▶ Provided entries:

——————————

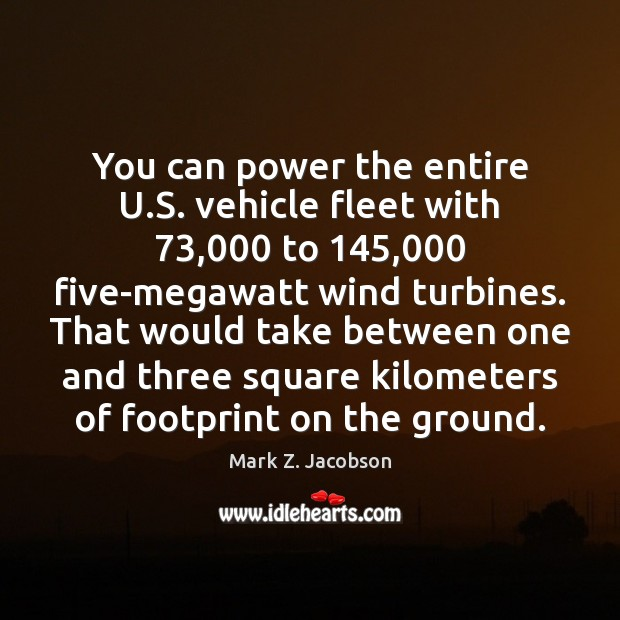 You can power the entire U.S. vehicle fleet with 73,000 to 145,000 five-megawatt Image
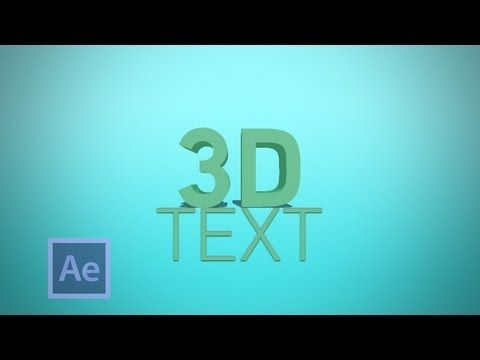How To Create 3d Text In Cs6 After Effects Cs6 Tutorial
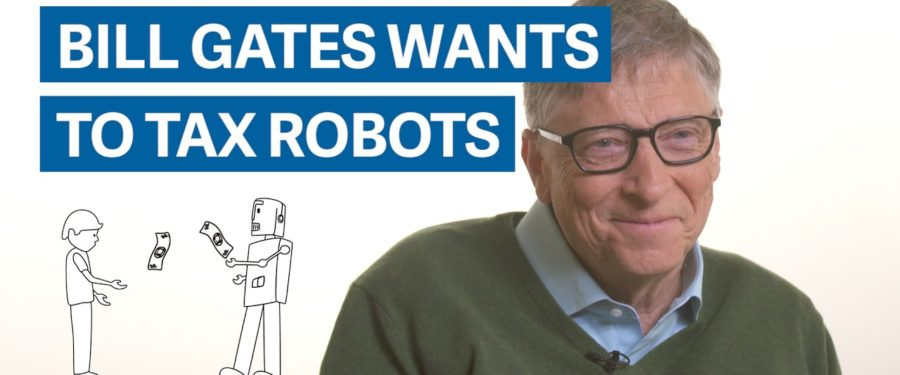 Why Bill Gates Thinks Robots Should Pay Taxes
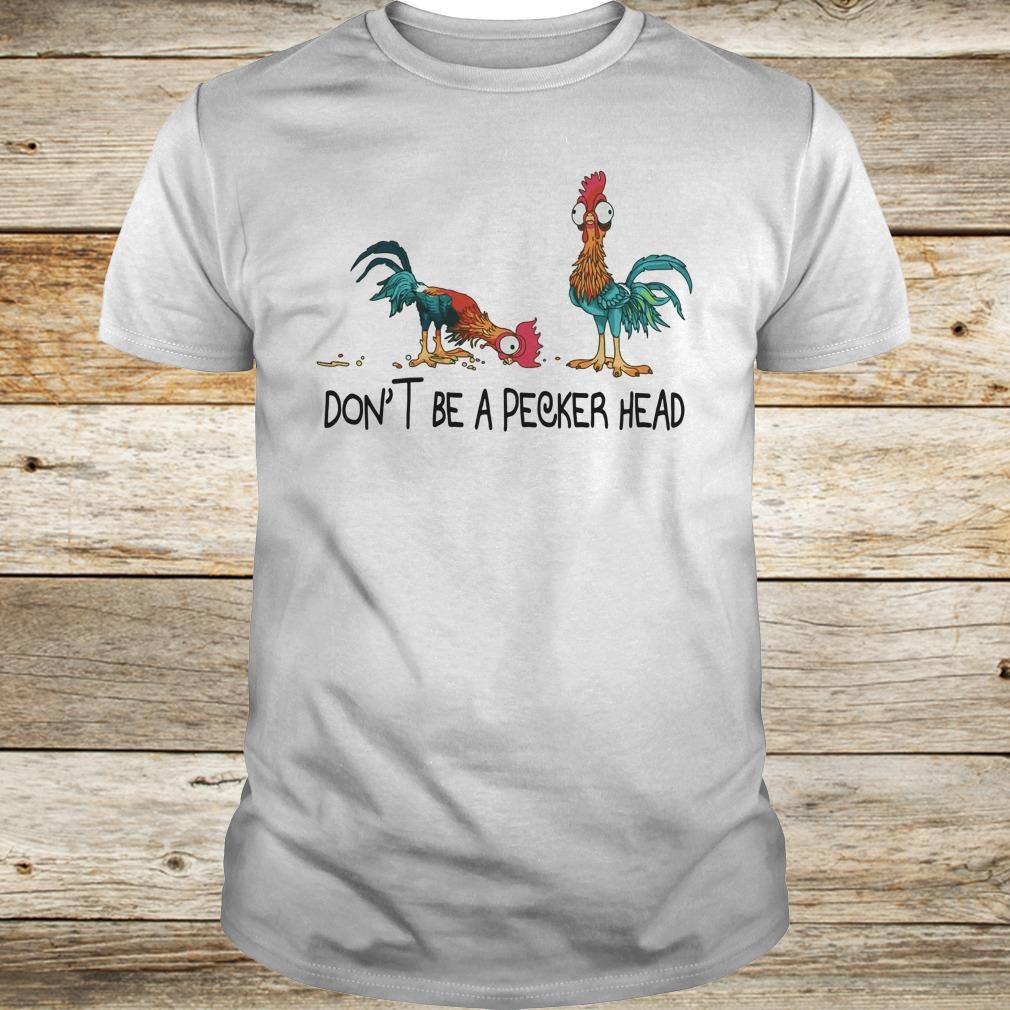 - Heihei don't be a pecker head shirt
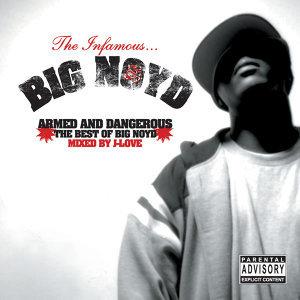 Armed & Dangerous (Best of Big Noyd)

——————————

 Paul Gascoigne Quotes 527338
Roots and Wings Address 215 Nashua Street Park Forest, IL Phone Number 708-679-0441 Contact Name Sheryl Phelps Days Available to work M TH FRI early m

——————————

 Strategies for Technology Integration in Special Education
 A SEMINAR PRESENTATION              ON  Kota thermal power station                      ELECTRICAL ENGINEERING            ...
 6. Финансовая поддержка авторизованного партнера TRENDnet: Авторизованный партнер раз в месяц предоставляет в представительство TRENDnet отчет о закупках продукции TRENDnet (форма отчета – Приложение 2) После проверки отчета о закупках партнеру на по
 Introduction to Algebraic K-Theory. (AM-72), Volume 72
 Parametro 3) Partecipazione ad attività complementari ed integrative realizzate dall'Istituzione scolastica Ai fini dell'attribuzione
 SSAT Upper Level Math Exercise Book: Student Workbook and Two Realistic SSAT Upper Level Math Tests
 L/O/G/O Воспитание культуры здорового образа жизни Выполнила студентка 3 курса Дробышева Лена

——————————

Although pictures appear among the entries, please set down only the lines from the one with "Why Bill Gates" up to and including the one with "Armed & Dangerous (Best of Big Noyd)", word for word.

 Why Bill Gates Thinks Robots Should Pay Taxes
 - Heihei don't be a pecker head shirt
 Armed & Dangerous (Best of Big Noyd)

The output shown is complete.